Development economists still bless these excuses. Arthur Lewis’ (Nobel-crowned) ‘dual-sector’ model literally casted rural labor as an ‘endless reserve army,’ good for nothing except sub-subsistence factory pay. Industrial profit, not pay, is meant to fund growth. A black, progressive, anti-colonial(!) economist branded slavery as a developmental virtue.
And then come all the ’empowerment’ and ‘ethical sourcing’ slogans that soothe consumer guilt at zero inconvenience. Corporate PR teams pipe in soft-focus videos of grateful slaves and boardrooms applaud their own pathetic ‘impact reports.’
Economists call this progress, the media calls it hope, and the worker is told to thank the boot pressing on her neck.
The question is never ‘Can Nike or Shein raise wages by just a little?’ This concedes that millions must either rent themselves out on any terms—or starve.
The prior question is—who built this fucking prison to begin with?
Why are wages everywhere driven to the bare subsistence margin? Why the fuck are these families all landless, and forced to keep begging? Because violent evictions for export plantations, crop-levy debts, and policy raids on unions stripped workers of every other way to eat.

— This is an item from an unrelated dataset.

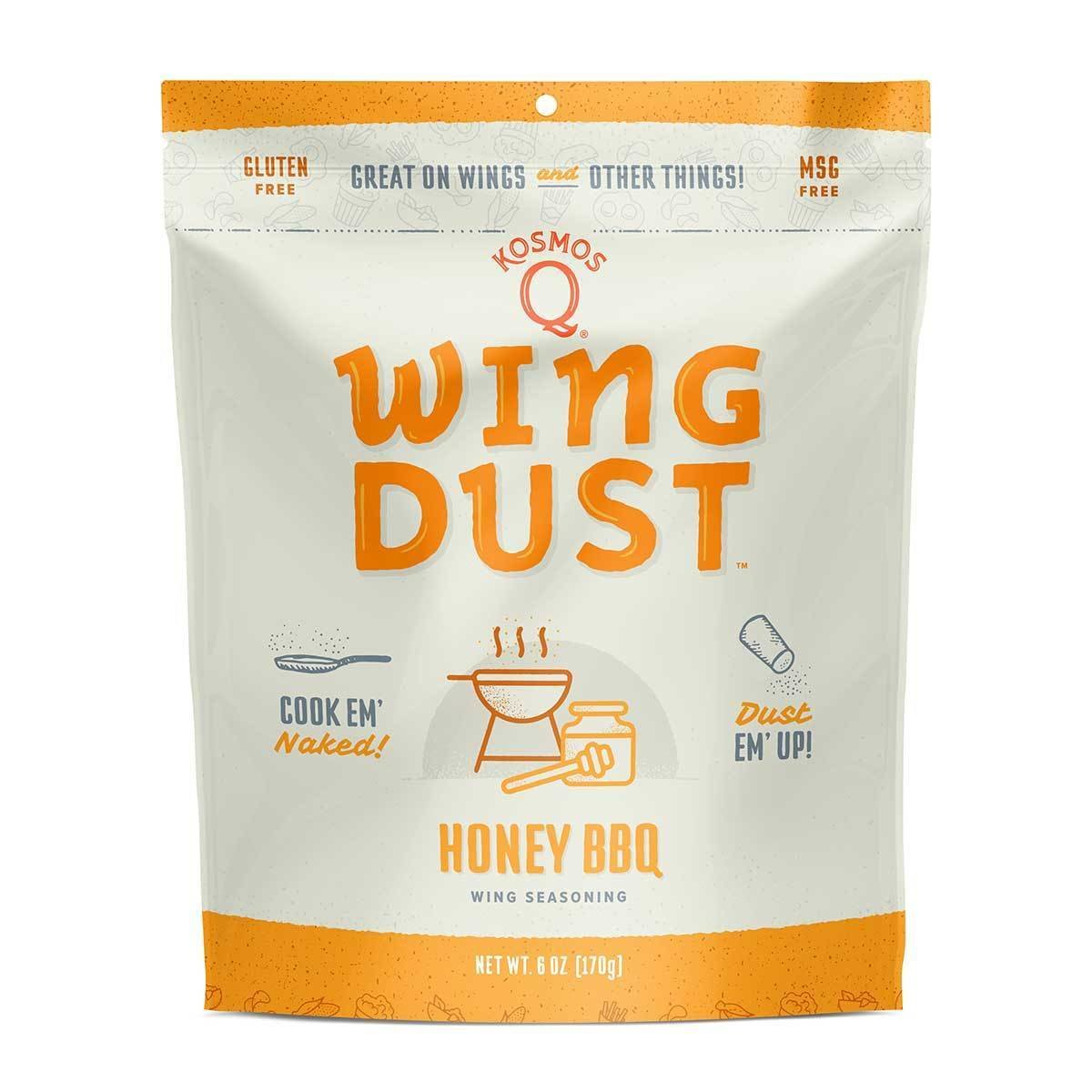 Kosmos Honey BBQ Wing Dust 6 OZ BAG 0851818003550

This is why children in Dhaka queue for 12-hour shifts—the 1982 Land Acquisition Act expropriated their families’ land via cash-crop foreclosure and ‘river-erosion’ claims. Export-zone statutes then empowered police to jail the parents who organized or threatened an export license.

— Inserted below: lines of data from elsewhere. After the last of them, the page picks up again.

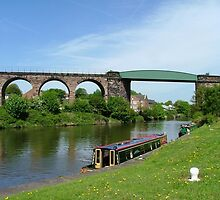 Salterford Rail Bridge & Viaduct.......River Weaver......! by Roy  Massicks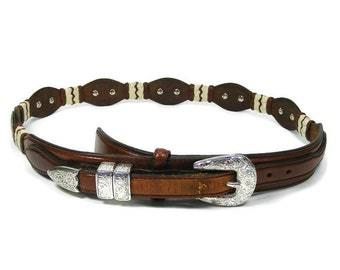 Vintage Brown Leather Belt Size 34 Tony Lama Silver Concho Braided Trim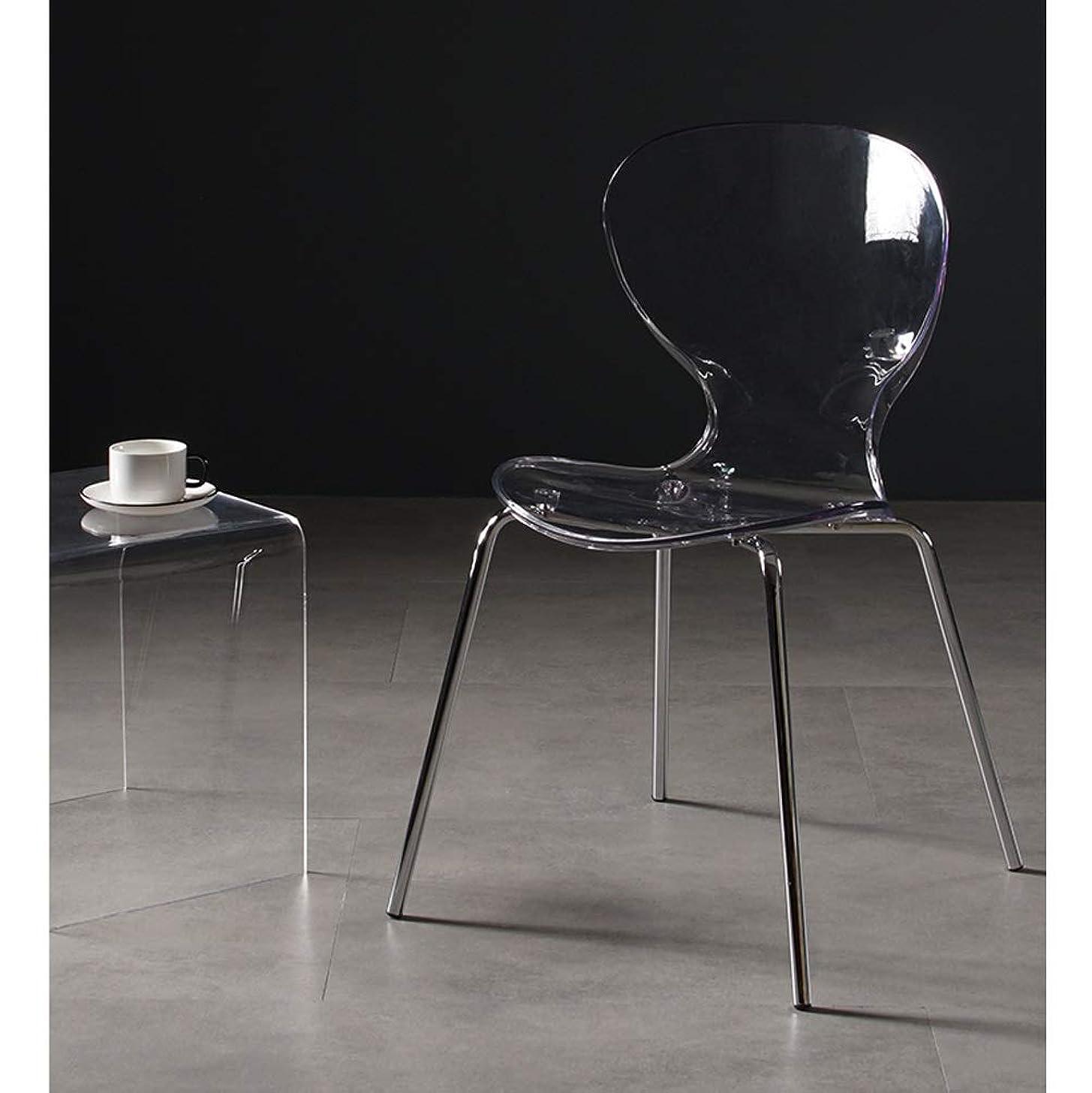 肉一般的に違法LRZS-Furniture クリエイティブアリ椅子、レジャープラスチックダイニングチェア、北欧透明スツール、アクリルシンプルネット赤背もたれオフィスチェア (色 : クリア)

Vietnam’s IMF-era ‘relief’ demanded cuts to every extension service, seed bank and price-support that anchored rice farming since independence. The price of urea tripled in five years; procurement prices were floated; and rural credit for small farmers was choked off. Families that once comfortably subsisted on one or two bighas of paddy were now priced out of their land, food, and fuel. Climate change also eroded their only fallback—the creeping saltwater intrusion in the Ganges Delta pushed farmers off paddies and further inland, directly into factory queues.

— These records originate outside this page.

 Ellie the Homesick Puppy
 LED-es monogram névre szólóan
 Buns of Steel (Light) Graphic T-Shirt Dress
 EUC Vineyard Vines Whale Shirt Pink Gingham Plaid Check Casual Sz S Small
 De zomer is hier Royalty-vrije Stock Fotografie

By 1990 roughly two million peasants had been reduced to dire fucking wretchedness as either sharecroppers or migrants, precisely as the first export-processing zones at Savar & Chittagong emerged. Zoning authority then shifted to army officers who locked the zones into union-free enclaves for corporations.
This is the old, timeless colonial model—seize land, outlaw self-provision, and impose cash levies payable only by selling your skin at a slave-wage (the hut tax in Zambia, pass laws in South Africa, head taxes in Kenya). The lash of hunger marched every slave to the factory, mine, and plantation; and the colonizers called this ‘progress’ for the ‘idle peasants’ now ‘blessed’ with wages.
Fence off the commons, tax the little that people earn, and the choice narrows to starvation or servitude. It forces capital and labour to the cheapest surviving edge—and when that edge is exhausted, rent hunts the new extractive frontier in ‘design’ patents, retail trademarks, and import markups. This is the pivot from labor-intensive plantations to fast-fashion logos—it’s a different arena, but the same extractive leash.
We dispossess, displace, deregulate, and then they call the sweatshop a lifeline.
The margin of cultivation—where a family could once live by right of labor—is everywhere fenced, taxed in advance by speculative holding costs, or poisoned by prior extraction.
Reclaim the commons, and their dignity returns.
Give land back to those who till it, repudiate their debt, free unions—and no more slave bargains.
A real, locally managed commons—like the pre-NAFTA Mexican ejido—would ignite real growth as workers reinvest the land’s rent in seed banks, small-tool lending, and community funds.
Neighbors would meet as coequals, standing on ground everyone stewards and no one hoards.